What you should do —
Pick out every line in the records below that contains the string "pole", matching case exactly, and copy each one in full.
---+---
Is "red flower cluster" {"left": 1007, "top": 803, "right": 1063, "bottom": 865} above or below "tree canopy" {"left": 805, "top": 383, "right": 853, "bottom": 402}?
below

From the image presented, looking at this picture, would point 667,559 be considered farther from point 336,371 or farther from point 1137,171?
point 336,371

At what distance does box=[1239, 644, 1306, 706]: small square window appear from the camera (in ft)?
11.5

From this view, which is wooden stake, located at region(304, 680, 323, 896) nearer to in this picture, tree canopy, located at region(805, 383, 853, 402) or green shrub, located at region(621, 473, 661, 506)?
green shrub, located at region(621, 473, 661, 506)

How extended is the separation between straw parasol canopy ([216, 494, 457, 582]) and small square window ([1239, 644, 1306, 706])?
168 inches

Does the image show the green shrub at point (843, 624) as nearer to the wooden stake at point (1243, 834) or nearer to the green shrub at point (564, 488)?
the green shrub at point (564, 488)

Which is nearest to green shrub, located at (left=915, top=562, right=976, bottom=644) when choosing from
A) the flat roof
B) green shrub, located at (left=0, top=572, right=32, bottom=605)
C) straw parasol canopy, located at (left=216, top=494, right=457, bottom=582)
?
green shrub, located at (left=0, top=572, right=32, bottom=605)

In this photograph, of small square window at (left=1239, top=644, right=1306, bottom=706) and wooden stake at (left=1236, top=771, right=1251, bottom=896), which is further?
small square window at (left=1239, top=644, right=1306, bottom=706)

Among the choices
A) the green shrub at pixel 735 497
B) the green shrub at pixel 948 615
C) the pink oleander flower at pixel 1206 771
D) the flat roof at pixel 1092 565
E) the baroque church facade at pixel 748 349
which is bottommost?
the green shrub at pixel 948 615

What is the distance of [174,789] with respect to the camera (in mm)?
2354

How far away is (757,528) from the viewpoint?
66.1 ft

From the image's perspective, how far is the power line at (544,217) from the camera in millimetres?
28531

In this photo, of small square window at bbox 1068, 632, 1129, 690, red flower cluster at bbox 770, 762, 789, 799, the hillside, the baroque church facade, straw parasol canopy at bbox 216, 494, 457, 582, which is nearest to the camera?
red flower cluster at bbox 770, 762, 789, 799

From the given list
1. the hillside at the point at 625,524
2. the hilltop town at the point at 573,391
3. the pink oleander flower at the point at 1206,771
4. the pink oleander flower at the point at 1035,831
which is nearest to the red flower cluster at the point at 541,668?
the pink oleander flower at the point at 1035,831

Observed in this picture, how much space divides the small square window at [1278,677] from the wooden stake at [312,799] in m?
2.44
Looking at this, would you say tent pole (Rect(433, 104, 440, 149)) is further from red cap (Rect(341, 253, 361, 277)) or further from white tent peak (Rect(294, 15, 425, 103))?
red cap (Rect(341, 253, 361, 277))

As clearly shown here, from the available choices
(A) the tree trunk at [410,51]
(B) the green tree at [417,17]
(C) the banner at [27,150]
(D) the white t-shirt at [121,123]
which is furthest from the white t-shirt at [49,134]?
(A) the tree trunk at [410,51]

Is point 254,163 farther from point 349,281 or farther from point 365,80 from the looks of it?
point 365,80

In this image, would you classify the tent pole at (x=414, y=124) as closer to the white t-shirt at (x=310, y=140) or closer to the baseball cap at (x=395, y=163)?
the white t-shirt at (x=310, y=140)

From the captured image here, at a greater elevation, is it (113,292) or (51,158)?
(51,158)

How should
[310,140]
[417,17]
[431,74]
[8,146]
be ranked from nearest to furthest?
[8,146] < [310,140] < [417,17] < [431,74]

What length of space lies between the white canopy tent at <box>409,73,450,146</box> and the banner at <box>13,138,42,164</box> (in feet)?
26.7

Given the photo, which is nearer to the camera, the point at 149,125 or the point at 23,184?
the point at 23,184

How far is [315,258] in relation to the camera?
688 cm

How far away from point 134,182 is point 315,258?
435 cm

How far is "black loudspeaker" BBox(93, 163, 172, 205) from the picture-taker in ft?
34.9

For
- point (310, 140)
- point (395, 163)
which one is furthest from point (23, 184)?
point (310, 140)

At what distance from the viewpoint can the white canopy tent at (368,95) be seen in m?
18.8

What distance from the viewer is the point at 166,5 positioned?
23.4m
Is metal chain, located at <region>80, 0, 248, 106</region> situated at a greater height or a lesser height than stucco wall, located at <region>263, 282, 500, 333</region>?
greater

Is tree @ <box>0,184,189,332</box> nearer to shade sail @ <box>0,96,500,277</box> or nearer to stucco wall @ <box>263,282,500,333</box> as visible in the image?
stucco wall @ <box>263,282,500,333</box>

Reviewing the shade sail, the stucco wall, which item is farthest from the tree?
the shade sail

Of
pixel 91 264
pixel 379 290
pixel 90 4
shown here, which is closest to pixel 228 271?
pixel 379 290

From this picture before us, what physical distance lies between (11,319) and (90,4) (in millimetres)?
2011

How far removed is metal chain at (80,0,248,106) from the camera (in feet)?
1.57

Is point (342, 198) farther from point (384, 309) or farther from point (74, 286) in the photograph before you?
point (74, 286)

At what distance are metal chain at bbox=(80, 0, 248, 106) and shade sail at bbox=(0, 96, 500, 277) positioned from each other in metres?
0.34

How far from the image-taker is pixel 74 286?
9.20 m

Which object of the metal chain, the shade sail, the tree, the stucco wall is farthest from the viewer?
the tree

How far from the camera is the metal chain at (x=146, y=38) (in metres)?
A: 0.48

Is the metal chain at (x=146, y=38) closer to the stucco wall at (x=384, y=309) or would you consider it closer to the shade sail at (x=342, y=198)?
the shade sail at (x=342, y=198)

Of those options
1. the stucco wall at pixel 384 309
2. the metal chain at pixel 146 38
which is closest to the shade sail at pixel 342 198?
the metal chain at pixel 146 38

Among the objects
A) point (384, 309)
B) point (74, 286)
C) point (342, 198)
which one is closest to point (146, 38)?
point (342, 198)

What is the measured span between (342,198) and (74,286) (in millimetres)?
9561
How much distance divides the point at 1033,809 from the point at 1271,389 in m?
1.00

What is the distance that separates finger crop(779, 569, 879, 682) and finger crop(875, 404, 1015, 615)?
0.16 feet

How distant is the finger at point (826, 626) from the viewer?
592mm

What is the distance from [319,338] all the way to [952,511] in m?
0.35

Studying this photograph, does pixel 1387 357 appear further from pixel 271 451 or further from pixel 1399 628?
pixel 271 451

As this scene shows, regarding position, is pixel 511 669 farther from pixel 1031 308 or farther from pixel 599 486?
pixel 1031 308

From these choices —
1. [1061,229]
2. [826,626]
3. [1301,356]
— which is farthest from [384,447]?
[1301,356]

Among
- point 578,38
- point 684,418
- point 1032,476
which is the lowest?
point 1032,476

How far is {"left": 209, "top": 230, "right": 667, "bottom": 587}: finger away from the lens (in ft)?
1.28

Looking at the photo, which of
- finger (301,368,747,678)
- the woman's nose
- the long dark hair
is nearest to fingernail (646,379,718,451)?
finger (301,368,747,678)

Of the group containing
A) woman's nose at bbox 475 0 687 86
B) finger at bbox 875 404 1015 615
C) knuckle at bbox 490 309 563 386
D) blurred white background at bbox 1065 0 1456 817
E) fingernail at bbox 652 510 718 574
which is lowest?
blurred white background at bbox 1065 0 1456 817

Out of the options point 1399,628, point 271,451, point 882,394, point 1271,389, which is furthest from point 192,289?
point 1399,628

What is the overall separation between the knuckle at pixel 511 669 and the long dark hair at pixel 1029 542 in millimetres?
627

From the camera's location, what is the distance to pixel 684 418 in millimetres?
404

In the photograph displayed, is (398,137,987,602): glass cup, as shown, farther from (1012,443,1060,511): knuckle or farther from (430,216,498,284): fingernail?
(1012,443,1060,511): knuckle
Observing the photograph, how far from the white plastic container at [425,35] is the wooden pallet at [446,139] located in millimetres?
---+---
Result for this task —
Looking at this, would you say tent pole (Rect(433, 104, 440, 149)) is further from red cap (Rect(341, 253, 361, 277)) or further from white tent peak (Rect(294, 15, 425, 103))?
In this image, would you classify the tent pole at (x=414, y=124) as closer to the white t-shirt at (x=310, y=140) or closer to the baseball cap at (x=395, y=163)?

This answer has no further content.